EXTRAIT À LIRE –
>>

René Girard
René Girard se dépeignait comme un combattant solitaire contre la mode intellectuelle dominante. © Gamma-Rapho via Getty Images

Qui est René Girard, le philosophe français qui inspire le vice-président américain JD Vance et le milliardaire de la tech Peter Thiel?

Parmi les énigmes du climat politique américain actuel, l’une des plus surprenantes est qu’un philosophe religieux français y ait été hissé au rang de figure de proue.

René Girard (1923-2015), qui a enseigné dans des universités américaines dès l’après-guerre, a commencé sa carrière comme spécialiste en littérature. Dès son essai La Violence et le sacré (1972), il s’est consacré à l’analyse des récits religieux.

Dans les mythes d’origine des peuples dits «primitifs», René Girard a relevé deux éléments récurrents, qu’il a identifiés comme des lois fondamentales du comportement social, voire comme conditions mêmes de l’émergence de la culture.

Premièrement: dans les communautés archaïques, la violence naît toujours du désir porté sur des objets déjà possédés par autrui. Deuxièmement: les conflits généralisés cessent lorsqu’une agression collective se concentre soudainement sur un seul individu extérieur. Le meurtre rituel de ce bouc émissaire restaure alors la paix au sein de la communauté.

Ces deux principes –la théorie du désir mimétique et celle du bouc émissaire–, René Girard les a affinés et élargis dans ses ouvrages ultérieurs.

<<

DONNÉES FOURNIES –
>>

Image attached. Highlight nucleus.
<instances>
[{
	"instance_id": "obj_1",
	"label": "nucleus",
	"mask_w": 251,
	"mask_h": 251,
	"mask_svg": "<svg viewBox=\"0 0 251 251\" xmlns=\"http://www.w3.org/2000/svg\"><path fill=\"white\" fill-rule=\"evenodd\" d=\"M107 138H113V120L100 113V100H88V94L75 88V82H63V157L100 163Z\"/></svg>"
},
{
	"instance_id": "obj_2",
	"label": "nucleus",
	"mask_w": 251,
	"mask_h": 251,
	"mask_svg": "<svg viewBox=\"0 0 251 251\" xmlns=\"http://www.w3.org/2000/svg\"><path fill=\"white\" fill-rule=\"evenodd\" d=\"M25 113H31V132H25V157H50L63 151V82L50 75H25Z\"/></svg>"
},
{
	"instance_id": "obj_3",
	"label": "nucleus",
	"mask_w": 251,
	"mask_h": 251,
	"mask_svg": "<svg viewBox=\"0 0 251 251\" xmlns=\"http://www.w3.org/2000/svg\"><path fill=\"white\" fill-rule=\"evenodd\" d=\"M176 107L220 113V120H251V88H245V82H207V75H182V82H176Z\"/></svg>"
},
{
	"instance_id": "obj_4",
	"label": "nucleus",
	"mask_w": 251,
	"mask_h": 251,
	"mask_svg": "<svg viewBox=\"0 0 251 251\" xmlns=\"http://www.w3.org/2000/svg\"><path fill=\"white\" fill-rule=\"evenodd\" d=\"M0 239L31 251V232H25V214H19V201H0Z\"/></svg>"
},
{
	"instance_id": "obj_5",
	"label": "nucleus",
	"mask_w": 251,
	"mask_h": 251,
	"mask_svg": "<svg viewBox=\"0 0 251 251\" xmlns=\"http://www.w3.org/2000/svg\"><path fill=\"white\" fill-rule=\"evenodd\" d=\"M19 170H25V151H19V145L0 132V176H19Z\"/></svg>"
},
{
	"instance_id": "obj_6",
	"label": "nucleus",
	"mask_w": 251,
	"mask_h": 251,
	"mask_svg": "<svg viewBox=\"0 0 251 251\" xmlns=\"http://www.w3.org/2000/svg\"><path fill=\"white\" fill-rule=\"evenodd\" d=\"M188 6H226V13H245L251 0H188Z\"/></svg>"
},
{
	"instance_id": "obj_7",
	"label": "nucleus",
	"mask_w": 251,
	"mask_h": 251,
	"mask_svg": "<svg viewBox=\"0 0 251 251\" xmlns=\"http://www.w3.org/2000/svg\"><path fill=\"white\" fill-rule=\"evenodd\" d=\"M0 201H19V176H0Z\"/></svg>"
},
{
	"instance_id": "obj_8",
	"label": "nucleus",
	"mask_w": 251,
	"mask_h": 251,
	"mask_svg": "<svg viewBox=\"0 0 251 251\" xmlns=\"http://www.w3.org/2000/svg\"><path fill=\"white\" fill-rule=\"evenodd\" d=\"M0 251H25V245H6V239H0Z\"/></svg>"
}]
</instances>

<<
>>

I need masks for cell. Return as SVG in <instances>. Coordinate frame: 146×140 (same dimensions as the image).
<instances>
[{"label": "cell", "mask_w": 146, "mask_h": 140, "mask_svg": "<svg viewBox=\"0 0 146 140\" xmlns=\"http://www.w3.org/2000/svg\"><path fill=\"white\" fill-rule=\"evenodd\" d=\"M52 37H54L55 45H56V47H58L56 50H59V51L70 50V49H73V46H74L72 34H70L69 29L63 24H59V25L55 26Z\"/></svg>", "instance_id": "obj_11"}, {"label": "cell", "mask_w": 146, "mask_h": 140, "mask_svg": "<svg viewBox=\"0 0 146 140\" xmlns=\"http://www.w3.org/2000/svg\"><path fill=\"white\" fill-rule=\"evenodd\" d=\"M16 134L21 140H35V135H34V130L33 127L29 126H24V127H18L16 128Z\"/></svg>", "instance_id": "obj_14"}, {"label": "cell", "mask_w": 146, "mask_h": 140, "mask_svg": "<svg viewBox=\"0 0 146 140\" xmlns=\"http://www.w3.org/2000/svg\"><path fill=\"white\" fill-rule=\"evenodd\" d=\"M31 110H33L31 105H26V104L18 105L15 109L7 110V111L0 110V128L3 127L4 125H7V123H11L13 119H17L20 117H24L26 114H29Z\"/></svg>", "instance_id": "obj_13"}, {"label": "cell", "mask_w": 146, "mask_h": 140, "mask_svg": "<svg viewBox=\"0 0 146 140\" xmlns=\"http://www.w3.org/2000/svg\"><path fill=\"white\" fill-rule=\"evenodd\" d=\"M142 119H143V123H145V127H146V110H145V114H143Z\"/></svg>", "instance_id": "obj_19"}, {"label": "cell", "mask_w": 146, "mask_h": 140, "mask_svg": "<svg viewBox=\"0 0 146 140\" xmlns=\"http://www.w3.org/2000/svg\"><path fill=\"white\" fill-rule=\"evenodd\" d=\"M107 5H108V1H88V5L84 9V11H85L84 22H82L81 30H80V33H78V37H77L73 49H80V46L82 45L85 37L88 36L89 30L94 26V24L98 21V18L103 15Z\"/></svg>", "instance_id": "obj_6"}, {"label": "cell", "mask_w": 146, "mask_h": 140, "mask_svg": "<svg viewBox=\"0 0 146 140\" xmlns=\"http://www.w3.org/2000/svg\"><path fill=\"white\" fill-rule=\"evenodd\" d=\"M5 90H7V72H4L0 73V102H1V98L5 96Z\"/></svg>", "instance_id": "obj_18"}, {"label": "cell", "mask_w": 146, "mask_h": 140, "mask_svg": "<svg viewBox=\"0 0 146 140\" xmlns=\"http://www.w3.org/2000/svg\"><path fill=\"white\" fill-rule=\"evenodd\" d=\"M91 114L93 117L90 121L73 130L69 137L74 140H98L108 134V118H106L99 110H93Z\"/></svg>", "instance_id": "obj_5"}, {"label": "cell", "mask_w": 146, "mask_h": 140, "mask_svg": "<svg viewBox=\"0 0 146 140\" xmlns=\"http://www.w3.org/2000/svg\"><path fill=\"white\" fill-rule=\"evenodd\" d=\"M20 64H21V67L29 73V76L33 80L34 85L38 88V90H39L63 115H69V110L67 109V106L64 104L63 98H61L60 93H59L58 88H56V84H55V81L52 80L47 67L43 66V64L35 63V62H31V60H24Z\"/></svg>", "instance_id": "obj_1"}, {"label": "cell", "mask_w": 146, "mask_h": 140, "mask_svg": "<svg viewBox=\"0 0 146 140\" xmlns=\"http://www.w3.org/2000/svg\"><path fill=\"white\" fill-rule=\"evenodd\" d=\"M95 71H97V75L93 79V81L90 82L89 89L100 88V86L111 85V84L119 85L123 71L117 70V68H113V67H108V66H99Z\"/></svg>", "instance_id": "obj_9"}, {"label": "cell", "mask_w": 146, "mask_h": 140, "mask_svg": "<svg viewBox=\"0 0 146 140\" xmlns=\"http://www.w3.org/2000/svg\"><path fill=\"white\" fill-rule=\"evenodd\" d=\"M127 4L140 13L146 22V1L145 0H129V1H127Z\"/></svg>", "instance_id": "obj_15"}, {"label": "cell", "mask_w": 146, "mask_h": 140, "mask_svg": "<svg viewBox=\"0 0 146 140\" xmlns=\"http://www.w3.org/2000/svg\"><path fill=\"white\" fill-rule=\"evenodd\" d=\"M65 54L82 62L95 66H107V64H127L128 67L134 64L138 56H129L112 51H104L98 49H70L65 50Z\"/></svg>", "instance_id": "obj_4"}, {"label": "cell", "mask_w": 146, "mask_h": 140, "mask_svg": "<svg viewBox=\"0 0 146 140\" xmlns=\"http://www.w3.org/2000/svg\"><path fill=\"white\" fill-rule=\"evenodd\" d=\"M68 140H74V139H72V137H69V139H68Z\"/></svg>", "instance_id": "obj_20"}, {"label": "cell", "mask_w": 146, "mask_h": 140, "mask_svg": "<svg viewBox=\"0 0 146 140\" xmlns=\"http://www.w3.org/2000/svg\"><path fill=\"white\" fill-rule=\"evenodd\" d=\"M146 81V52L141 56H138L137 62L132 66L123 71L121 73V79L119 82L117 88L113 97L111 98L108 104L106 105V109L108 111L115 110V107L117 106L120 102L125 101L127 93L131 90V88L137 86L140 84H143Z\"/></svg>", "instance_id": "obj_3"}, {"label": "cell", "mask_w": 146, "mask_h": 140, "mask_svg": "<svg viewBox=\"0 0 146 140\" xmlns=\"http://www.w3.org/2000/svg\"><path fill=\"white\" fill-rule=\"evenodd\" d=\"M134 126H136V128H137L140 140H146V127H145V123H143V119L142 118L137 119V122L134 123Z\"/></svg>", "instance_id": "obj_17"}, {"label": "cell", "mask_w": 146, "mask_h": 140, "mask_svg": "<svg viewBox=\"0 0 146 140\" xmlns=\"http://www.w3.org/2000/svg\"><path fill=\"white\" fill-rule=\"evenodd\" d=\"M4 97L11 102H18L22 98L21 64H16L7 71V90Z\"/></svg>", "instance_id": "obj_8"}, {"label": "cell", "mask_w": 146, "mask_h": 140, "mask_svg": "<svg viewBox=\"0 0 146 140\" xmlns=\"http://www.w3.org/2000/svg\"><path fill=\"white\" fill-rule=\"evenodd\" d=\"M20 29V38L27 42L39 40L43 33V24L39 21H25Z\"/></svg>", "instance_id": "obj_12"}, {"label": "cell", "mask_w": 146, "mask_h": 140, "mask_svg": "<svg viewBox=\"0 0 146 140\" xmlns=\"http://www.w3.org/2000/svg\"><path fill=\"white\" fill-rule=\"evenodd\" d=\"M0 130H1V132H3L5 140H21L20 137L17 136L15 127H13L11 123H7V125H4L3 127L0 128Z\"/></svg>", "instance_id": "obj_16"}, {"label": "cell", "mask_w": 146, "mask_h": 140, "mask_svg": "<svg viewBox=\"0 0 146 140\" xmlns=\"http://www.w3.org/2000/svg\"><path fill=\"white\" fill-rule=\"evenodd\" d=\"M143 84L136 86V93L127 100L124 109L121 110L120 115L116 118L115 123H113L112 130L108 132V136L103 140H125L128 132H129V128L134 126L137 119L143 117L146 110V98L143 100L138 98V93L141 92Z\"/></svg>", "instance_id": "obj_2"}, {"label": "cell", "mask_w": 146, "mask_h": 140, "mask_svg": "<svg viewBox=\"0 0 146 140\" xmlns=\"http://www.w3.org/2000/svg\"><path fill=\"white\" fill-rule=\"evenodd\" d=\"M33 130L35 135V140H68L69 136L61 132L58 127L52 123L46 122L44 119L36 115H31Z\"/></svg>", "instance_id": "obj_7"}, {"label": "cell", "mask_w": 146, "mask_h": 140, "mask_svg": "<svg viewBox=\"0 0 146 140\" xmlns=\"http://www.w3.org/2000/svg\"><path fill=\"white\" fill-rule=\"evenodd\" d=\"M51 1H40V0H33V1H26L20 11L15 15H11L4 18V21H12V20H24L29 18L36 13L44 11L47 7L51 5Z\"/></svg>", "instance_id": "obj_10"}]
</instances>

<<

CONSIGNE –
Poursuivez l'article sur René Girard à partir de sa dernière phrase.

RÉSULTAT OBTENU –
En temps ordinaire, l’œuvre d’un penseur tel que Girard circule exclusivement dans les milieux universitaires et les revues spécialisées. Elle est débattue sur les campus, reprise ou critiquée par d’autres théoriciens de la culture. Ces dernières années pourtant, l’œuvre de ce professeur de Stanford –sa lecture minutieuse des mythes, des philosophes antiques et de la Bible– a trouvé, de manière inattendue, un écho au cœur même de la politique américaine.

Ce développement singulier tient à deux figures du tournant antidémocratique aux Etats-Unis. La première est Peter Thiel, cofondateur de PayPal et premier investisseur dans Facebook, qui, avant même l’élection présidentielle de 2016, a soutenu généreusement Donald Trump. Thiel se déclare, depuis ses études de philosophie à Stanford, élève de René Girard et considère la théorie du désir mimétique comme fil conducteur de son entrepreneuriat. La seconde est le vice-président JD Vance, converti au catholicisme en 2020, qui a expliqué cette démarche dans son essai How I Joined the Resistance, en citant la pensée de Girard, découverte grâce à Thiel.

A contre-courant

Comment l’anthropologie religieuse de Girard –qui s’achève avec les Evangiles chrétiens– a-t-elle pu devenir une source d’inspiration pour la nouvelle droite américaine? Que trouvent Thiel, Vance et leur cercle de commentateurs et de podcasteurs dans ses hypothèses?

Le vice-président américain JD Vance. © AFP via Getty Images

Une première explication à l’alliance singulière entre théorie érudite et politique trumpienne brutale réside dans la rigueur avec laquelle René Girard érige sa théorie mimétique en loi naturelle intemporelle des relations humaines. Ses ouvrages contiennent régulièrement des passages où il présente ses intuitions comme des lois sociales universelles. Dans Des Choses cachées depuis la fondation du monde (1978), il affirme que la violence mimétique constitue le «cœur» des systèmes religieux. Et il ajoute: «Je crois que cette approche est capable de résoudre une à une toutes les énigmes pertinentes.»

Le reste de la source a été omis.